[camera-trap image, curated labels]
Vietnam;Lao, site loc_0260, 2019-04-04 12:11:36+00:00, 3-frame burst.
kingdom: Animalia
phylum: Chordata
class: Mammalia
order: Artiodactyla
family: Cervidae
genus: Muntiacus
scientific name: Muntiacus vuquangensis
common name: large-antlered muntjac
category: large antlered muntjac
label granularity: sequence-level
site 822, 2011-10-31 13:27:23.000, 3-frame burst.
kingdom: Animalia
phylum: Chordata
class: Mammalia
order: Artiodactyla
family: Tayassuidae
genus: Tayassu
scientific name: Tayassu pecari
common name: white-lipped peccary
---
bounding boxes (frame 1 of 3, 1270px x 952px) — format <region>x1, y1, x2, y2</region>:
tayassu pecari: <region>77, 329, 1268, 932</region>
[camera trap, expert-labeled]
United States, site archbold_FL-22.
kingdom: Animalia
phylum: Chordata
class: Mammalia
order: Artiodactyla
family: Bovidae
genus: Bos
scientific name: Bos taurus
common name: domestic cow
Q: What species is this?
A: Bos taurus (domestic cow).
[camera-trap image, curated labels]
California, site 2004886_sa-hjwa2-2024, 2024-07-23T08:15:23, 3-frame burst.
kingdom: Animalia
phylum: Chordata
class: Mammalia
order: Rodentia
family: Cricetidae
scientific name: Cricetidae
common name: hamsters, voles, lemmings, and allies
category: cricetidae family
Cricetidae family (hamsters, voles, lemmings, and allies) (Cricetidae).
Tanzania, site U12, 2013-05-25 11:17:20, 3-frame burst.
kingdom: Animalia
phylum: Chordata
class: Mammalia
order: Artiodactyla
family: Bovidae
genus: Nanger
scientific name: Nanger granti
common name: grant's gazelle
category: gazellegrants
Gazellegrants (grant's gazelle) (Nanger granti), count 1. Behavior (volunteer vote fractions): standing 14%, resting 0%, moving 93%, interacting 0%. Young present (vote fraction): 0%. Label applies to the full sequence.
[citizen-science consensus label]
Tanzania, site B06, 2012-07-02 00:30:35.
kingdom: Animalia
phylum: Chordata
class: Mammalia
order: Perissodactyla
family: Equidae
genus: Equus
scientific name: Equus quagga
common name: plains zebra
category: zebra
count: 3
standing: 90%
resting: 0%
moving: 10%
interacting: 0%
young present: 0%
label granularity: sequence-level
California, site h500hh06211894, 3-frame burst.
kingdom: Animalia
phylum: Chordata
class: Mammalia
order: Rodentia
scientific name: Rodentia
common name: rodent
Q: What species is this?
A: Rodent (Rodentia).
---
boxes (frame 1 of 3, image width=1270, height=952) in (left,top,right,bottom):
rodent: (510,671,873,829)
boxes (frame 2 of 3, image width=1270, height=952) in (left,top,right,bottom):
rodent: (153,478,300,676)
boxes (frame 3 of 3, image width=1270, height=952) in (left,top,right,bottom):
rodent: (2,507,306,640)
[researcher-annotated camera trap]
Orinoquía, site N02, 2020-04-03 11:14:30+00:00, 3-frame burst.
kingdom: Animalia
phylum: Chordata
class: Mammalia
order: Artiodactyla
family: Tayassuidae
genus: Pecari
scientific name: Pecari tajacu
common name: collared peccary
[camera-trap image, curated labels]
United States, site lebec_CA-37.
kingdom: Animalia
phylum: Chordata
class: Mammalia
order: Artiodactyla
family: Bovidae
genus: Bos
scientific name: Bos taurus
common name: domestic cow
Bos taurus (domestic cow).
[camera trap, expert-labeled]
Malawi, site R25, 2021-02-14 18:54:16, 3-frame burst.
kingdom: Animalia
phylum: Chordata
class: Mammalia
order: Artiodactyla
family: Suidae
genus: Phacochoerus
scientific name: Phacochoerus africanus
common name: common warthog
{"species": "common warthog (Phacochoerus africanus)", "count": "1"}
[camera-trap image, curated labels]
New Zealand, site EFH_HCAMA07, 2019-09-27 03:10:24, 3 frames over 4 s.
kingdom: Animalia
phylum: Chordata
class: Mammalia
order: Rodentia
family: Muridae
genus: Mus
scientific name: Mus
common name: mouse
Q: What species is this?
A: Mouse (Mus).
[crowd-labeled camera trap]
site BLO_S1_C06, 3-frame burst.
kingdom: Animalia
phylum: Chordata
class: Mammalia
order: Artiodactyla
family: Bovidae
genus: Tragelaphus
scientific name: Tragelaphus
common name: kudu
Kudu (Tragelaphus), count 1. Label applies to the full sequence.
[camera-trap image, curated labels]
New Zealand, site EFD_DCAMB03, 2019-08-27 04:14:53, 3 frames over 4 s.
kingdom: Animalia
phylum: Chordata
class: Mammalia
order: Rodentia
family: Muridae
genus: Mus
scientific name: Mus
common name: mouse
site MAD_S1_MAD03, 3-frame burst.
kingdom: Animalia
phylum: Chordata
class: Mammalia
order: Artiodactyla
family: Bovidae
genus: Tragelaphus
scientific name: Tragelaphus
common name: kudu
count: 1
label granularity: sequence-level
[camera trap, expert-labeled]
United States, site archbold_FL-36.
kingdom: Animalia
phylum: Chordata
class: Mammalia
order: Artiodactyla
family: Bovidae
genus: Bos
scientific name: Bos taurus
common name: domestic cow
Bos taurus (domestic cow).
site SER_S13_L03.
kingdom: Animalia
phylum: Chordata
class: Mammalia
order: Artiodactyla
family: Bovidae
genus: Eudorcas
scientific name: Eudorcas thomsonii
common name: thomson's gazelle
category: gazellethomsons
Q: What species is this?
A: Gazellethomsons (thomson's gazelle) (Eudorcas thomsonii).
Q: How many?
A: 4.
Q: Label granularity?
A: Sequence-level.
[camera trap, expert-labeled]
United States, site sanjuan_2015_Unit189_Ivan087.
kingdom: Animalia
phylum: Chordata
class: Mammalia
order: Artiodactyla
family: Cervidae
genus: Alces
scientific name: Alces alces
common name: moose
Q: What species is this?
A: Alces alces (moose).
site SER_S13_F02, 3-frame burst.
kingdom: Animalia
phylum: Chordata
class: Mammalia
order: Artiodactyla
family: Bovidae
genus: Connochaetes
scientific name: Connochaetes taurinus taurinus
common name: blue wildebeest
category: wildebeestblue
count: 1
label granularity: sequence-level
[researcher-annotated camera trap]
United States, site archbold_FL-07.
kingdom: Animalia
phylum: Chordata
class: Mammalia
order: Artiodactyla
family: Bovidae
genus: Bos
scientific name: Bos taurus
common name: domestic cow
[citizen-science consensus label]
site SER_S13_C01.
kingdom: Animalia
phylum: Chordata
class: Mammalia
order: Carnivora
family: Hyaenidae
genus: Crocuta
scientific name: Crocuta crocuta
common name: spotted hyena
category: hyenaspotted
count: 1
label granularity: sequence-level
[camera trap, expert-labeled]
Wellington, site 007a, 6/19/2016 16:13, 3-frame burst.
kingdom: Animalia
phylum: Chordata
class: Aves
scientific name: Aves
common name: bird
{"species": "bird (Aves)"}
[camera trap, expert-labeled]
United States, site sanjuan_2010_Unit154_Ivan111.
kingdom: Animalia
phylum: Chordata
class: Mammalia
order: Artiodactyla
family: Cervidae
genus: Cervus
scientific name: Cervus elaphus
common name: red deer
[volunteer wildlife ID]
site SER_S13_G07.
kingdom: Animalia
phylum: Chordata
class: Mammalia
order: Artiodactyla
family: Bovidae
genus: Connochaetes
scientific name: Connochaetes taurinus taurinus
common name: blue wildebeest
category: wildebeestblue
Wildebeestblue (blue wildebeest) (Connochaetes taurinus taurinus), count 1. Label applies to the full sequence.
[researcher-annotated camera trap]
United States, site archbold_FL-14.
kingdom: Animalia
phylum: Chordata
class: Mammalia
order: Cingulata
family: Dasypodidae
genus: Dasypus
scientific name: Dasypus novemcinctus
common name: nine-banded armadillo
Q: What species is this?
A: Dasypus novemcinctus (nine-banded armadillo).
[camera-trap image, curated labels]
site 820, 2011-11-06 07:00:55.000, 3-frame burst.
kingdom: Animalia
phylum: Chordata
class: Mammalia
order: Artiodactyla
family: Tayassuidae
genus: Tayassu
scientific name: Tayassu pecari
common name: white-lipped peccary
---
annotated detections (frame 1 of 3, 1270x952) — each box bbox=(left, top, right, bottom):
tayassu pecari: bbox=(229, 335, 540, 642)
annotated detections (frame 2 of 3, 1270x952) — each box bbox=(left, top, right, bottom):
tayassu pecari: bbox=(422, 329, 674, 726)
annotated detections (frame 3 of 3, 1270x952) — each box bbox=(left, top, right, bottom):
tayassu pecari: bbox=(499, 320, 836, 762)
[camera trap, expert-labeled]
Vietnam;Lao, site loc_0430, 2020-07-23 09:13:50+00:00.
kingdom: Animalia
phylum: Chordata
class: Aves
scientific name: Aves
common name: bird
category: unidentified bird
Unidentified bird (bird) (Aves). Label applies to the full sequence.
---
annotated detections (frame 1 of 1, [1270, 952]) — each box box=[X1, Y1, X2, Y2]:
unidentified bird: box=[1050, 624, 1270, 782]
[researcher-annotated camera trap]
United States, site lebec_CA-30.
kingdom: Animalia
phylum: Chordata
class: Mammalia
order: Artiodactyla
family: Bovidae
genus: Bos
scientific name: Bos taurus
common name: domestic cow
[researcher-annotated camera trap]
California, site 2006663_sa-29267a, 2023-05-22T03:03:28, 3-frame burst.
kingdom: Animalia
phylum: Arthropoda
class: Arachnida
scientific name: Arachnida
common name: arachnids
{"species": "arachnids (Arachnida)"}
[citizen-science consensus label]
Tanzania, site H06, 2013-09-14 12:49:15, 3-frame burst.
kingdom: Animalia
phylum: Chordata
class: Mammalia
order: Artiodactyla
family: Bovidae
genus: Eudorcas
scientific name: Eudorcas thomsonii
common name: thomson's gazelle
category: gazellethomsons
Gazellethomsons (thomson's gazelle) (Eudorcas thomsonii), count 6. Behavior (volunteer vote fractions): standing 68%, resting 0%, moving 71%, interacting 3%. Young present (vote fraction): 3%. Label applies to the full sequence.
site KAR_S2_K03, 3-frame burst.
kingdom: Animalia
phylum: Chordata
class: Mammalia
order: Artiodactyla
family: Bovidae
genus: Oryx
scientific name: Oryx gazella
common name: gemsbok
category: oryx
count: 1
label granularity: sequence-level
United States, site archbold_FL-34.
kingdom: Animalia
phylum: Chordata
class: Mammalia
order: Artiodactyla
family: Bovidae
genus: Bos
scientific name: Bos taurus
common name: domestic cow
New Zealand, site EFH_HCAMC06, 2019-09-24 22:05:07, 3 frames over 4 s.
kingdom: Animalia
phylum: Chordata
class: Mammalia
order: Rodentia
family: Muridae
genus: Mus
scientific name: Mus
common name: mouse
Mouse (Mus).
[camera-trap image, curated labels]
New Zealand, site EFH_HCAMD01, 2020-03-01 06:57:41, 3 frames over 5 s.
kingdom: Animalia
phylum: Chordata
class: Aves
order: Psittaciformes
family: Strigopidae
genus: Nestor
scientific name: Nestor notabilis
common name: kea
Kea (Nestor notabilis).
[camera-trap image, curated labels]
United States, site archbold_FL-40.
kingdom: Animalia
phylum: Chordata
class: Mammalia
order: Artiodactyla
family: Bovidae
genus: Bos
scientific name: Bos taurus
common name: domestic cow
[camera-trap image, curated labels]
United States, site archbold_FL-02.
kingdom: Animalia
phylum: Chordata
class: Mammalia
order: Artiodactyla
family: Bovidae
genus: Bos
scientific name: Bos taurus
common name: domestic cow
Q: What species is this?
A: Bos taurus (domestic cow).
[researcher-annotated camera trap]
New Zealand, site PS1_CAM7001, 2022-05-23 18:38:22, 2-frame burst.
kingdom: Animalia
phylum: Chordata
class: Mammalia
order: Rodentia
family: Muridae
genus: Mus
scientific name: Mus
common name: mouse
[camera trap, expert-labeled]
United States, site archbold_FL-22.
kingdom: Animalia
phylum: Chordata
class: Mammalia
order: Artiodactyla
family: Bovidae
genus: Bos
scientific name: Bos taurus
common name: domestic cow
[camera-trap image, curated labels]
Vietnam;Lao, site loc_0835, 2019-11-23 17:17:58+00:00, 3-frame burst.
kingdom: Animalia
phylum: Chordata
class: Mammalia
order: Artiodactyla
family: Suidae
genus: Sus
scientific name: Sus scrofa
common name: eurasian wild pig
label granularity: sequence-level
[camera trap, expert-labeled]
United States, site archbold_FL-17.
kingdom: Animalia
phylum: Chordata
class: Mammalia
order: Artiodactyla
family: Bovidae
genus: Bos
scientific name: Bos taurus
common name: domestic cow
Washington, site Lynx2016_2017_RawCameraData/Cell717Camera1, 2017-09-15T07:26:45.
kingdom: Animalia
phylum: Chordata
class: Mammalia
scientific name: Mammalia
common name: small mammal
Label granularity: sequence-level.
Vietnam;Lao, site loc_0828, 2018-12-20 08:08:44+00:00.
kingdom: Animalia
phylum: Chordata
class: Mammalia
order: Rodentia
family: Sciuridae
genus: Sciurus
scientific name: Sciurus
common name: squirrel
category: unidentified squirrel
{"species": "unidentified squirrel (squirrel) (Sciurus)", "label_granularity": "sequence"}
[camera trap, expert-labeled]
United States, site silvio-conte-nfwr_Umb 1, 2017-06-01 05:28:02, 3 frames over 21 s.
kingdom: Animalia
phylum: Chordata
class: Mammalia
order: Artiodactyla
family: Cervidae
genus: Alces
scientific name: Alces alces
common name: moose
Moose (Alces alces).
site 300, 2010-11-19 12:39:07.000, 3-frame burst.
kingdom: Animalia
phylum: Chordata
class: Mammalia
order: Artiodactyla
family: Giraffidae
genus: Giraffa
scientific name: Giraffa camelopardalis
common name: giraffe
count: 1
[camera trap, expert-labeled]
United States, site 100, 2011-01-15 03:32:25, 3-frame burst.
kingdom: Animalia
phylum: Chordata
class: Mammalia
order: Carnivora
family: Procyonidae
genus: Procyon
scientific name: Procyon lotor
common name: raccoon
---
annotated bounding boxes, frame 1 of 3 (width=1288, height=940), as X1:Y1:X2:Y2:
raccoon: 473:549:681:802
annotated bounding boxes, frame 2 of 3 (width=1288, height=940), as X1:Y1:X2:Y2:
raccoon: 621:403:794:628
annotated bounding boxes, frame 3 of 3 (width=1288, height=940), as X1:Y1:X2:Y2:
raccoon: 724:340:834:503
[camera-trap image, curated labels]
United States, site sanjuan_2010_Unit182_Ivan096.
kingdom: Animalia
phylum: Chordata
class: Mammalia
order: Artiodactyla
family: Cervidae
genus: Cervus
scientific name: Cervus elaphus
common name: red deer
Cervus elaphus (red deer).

Brief: The first line of the records begins the span, and the line containing "common name: plains zebra" ends it. Reproduce that span exactly, both ends included.

Task answer:
[camera-trap image, curated labels]
Vietnam;Lao, site loc_0260, 2019-04-04 12:11:36+00:00, 3-frame burst.
kingdom: Animalia
phylum: Chordata
class: Mammalia
order: Artiodactyla
family: Cervidae
genus: Muntiacus
scientific name: Muntiacus vuquangensis
common name: large-antlered muntjac
category: large antlered muntjac
label granularity: sequence-level
site 822, 2011-10-31 13:27:23.000, 3-frame burst.
kingdom: Animalia
phylum: Chordata
class: Mammalia
order: Artiodactyla
family: Tayassuidae
genus: Tayassu
scientific name: Tayassu pecari
common name: white-lipped peccary
---
bounding boxes (frame 1 of 3, 1270px x 952px) — format <region>x1, y1, x2, y2</region>:
tayassu pecari: <region>77, 329, 1268, 932</region>
[camera trap, expert-labeled]
United States, site archbold_FL-22.
kingdom: Animalia
phylum: Chordata
class: Mammalia
order: Artiodactyla
family: Bovidae
genus: Bos
scientific name: Bos taurus
common name: domestic cow
Q: What species is this?
A: Bos taurus (domestic cow).
[camera-trap image, curated labels]
California, site 2004886_sa-hjwa2-2024, 2024-07-23T08:15:23, 3-frame burst.
kingdom: Animalia
phylum: Chordata
class: Mammalia
order: Rodentia
family: Cricetidae
scientific name: Cricetidae
common name: hamsters, voles, lemmings, and allies
category: cricetidae family
Cricetidae family (hamsters, voles, lemmings, and allies) (Cricetidae).
Tanzania, site U12, 2013-05-25 11:17:20, 3-frame burst.
kingdom: Animalia
phylum: Chordata
class: Mammalia
order: Artiodactyla
family: Bovidae
genus: Nanger
scientific name: Nanger granti
common name: grant's gazelle
category: gazellegrants
Gazellegrants (grant's gazelle) (Nanger granti), count 1. Behavior (volunteer vote fractions): standing 14%, resting 0%, moving 93%, interacting 0%. Young present (vote fraction): 0%. Label applies to the full sequence.
[citizen-science consensus label]
Tanzania, site B06, 2012-07-02 00:30:35.
kingdom: Animalia
phylum: Chordata
class: Mammalia
order: Perissodactyla
family: Equidae
genus: Equus
scientific name: Equus quagga
common name: plains zebra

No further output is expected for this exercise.